Long-term Objectives:
1. Growth in the market value of equity shares through mazimization of the frim's market share and
sustained growth in dividend to shareholders
2. Survival and sustained growth of the firm
Financial Decisions:
a. Investment Decisions - considering the most profitable project proposal
Examples: Determination of fixed assets to be acquired, asset replacement, purchase
or lease, etc. - Capital Budgeting
Principle:
The investment decisions should aim at investments in assets only when they are expected to earn a
return greater than a minimum acceptable return which is also called as hurdle rate (COC). In case
there are many investment options, choose the investment with the highest financial leverage.
b. Financing Decisions - considering the cost of finance and risk attached (COC, debt-equity mix)
Example: Determination of the best capital structure (OCS) or mixture of debt and equity financing.
Principle:
The mix of debt and equity should maximize the value of investment made.
Illustration: Financing
A L C
Decision 1 100 = 40 + 60
Decision 2 100 = 60 + 40
Consideration:
1. As the L increases Interest Increases, Risk of paying Suppliers also increases
2. As the C increases, Dividend obligation increases
c. Operating Decisions
Examples:
1. Dividend Decisions - determination of profit sharing through dividend distribution and payments
2. Working Capital Mgt.- ST Assets and ST Liabilities
Working Capital = CA - CL
Significance of FM
1. Broad applicability - applicable to all forms of business; like single proprietor, partnerhsips, and corp.

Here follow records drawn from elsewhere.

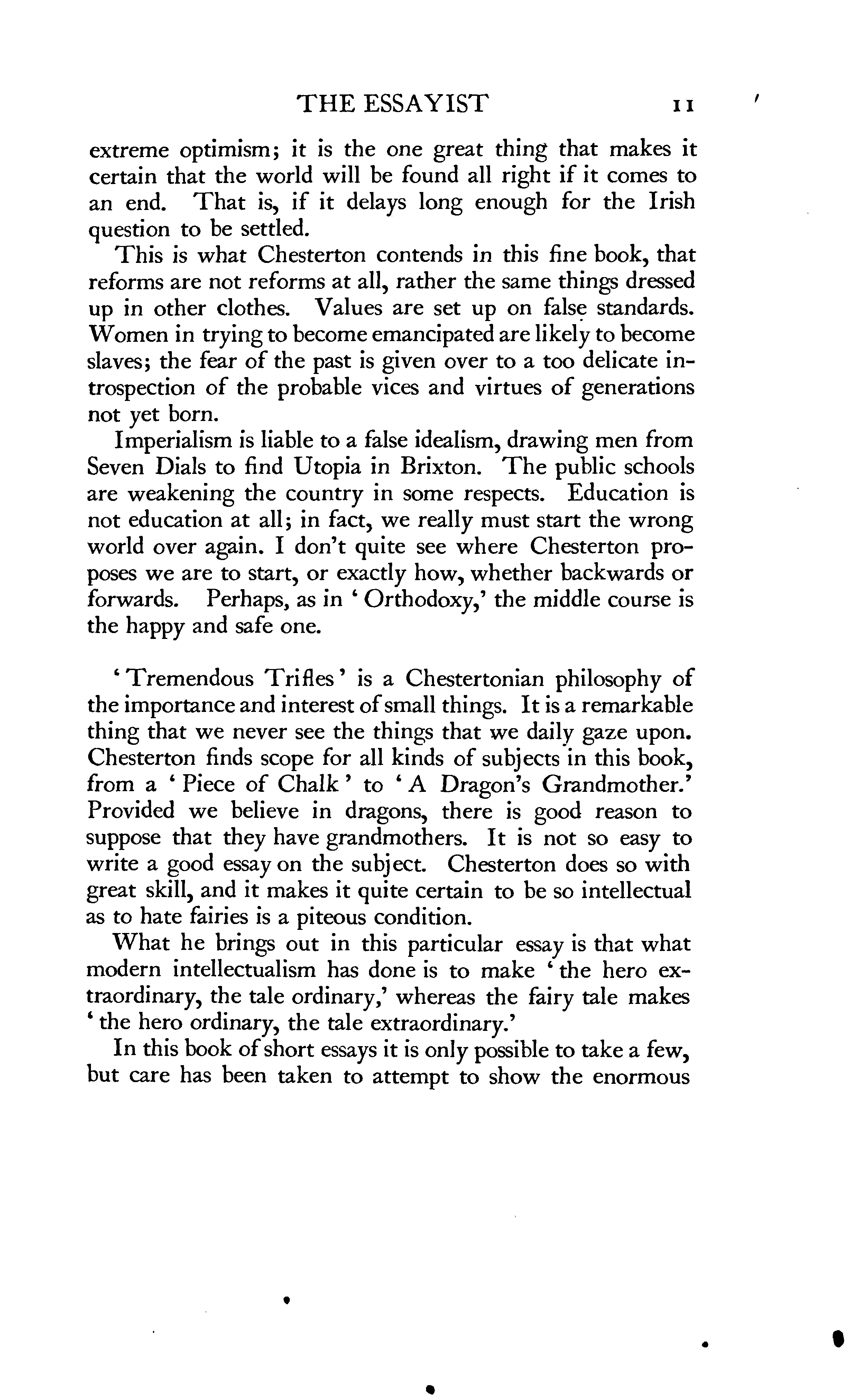 THE ESSAYIST 11

extreme optimism; it is the one great thing that makes it certain that the world will be found all right if it comes to an end. That is, if it delays long enough for the Irish question to be settled.

This is what Chesterton contends in this fine book, that reforms are not reforms at all, rather the same things dressed up in other clothes. Values are set up on false standards. Women in trying to become emancipated are likely to become slaves; the fear of the past is given over to a too delicate introspection of the probable vices and virtues of generations not yet born.

Imperialism is liable to a false idealism, drawing men from Seven Dials to find Utopia in Brixton. The public schools are weakening the country in some respects. Education is not education at all; in fact, we really must start the wrong world over again. I don't quite see where Chesterton proposes we are to start, or exactly how, whether backwards or forwards. Perhaps, as in 'Orthodoxy,' the middle course is the happy and safe one.

'Tremendous Trifles' is a Chestertonian philosophy of the importance and interest of small things. It is a remarkable thing that we never see the things that we daily gaze upon. Chesterton finds scope for all kinds of subjects in this book, from a 'Piece of Chalk' to 'A Dragon's Grandmother.' Provided we believe in dragons, there is good reason to suppose that they have grandmothers. It is not so easy to write a good essay on the subject. Chesterton does so with great skill, and it makes it quite certain to be so intellectual as to hate fairies is a piteous condition.

What he brings out in this particular essay is that what modern intellectualism has done is to make 'the hero extraordinary, the tale ordinary,' whereas the fairy tale makes 'the hero ordinary, the tale extraordinary.'

In this book of short essays it is only possible to take a few, but care has been taken to attempt to show the enormous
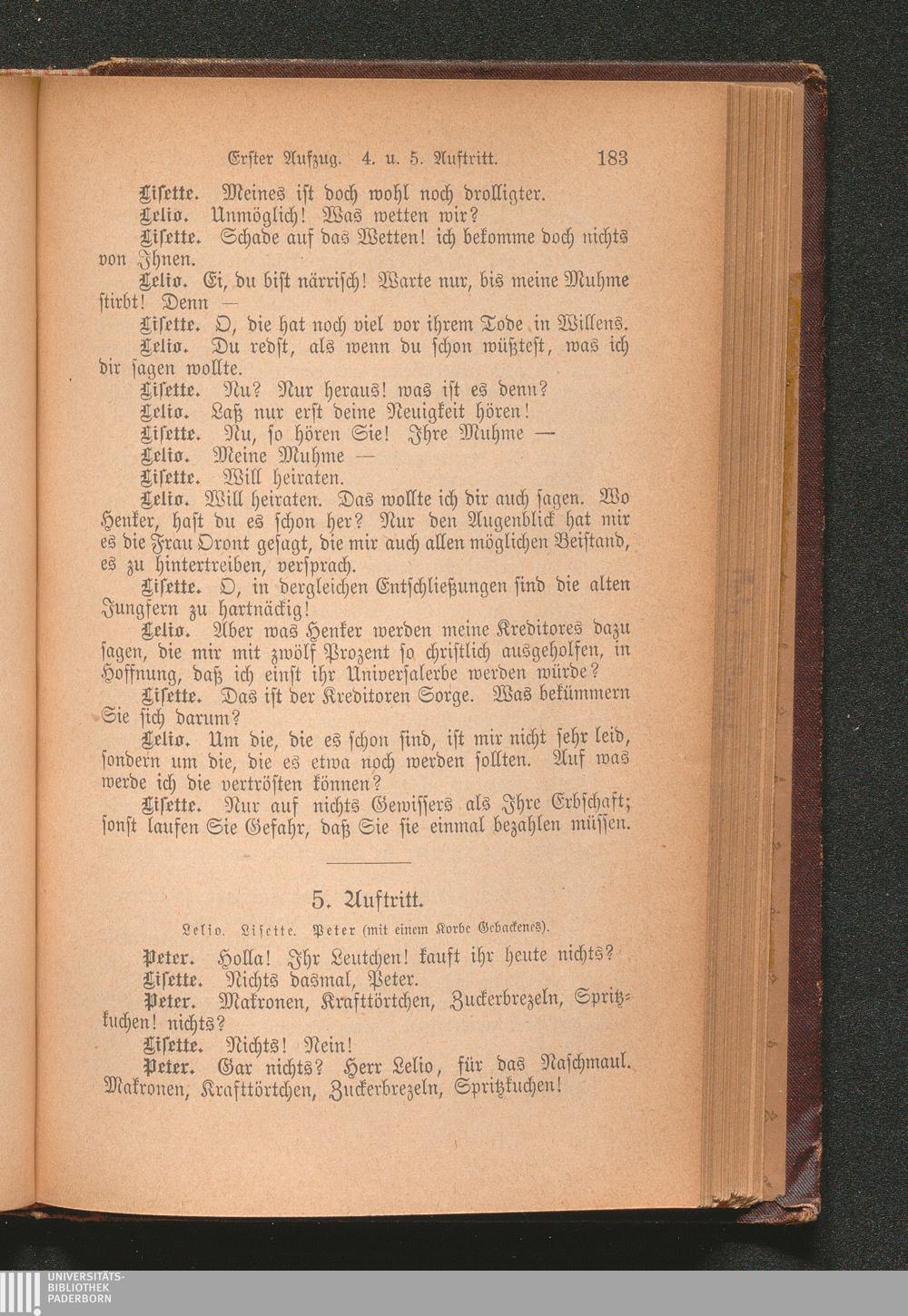 Erster Aufzug. 4. u. 5. Auftritt. 183

Lisette. Meines ist doch wohl noch drolligter.

Lelio. Unmöglich! Was wetten wir?

Lisette. Schade auf das Wetten! ich bekomme doch nichts von Ihnen.

Lelio. Ei, du bist närrisch! Warte nur, bis meine Muhme stirbt! Denn —

Lisette. O, die hat noch viel vor ihrem Tode in Willens.

Lelio. Du redst, als wenn du schon wüßtest, was ich dir sagen wollte.

Lisette. Nu? Nur heraus! was ist es denn?

Lelio. Laß nur erst deine Neuigkeit hören!

Lisette. Nu, so hören Sie! Ihre Muhme —

Lelio. Meine Muhme —

Lisette. Will heiraten.

Lelio. Will heiraten. Das wollte ich dir auch sagen. Wo Henker, hast du es schon her? Nur den Augenblick hat mir es die Frau Oront gesagt, die mir auch allen möglichen Beistand, es zu hintertreiben, versprach.

Lisette. O, in dergleichen Entschließungen sind die alten Jungfern zu hartnäckig!

Lelio. Aber was Henker werden meine Kreditores dazu sagen, die mir mit zwölf Prozent so christlich ausgeholfen, in Hoffnung, daß ich einst ihr Universalerbe werden würde?

Lisette. Das ist der Kreditoren Sorge. Was bekümmern Sie sich darum?

Lelio. Um die, die es schon sind, ist mir nicht sehr leid, sondern um die, die es etwa noch werden sollten. Auf was werde ich die vertrösten können?

Lisette. Nur auf nichts Gewissers als Ihre Erbschaft; sonst laufen Sie Gefahr, daß Sie sie einmal bezahlen müssen.

5. Auftritt.

Lelio. Lisette. Peter (mit einem Korbe Gebackenes).

Peter. Holla! Ihr Leutchen! kauft ihr heute nichts?

Lisette. Nichts dasmal, Peter.

Peter. Makronen, Krafttörtchen, Zuckerbrezeln, Spritzkuchen! nichts?

Lisette. Nichts! Nein!

Peter. Gar nichts? Herr Lelio, für das Naschmaul. Makronen, Krafttörtchen, Zuckerbrezeln, Spritzkuchen!

UNIVERSITÄTS-BIBLIOTHEK PADERBORN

2. Reduction of chances of Failure - Business has a high chance of success if it will be managed on
sound principles of financial management. The strength of business lies in its financial discipline
3. Measurement of Return of Investment - FM studies the risk-return perception of the owners and the
time value of money. Anybody who invests his money will expect to earn a reasonable return
on his investment.
Principle:
The greater the time and risk associated with the expected cash flows, the greater is the
rate of return required by the owners.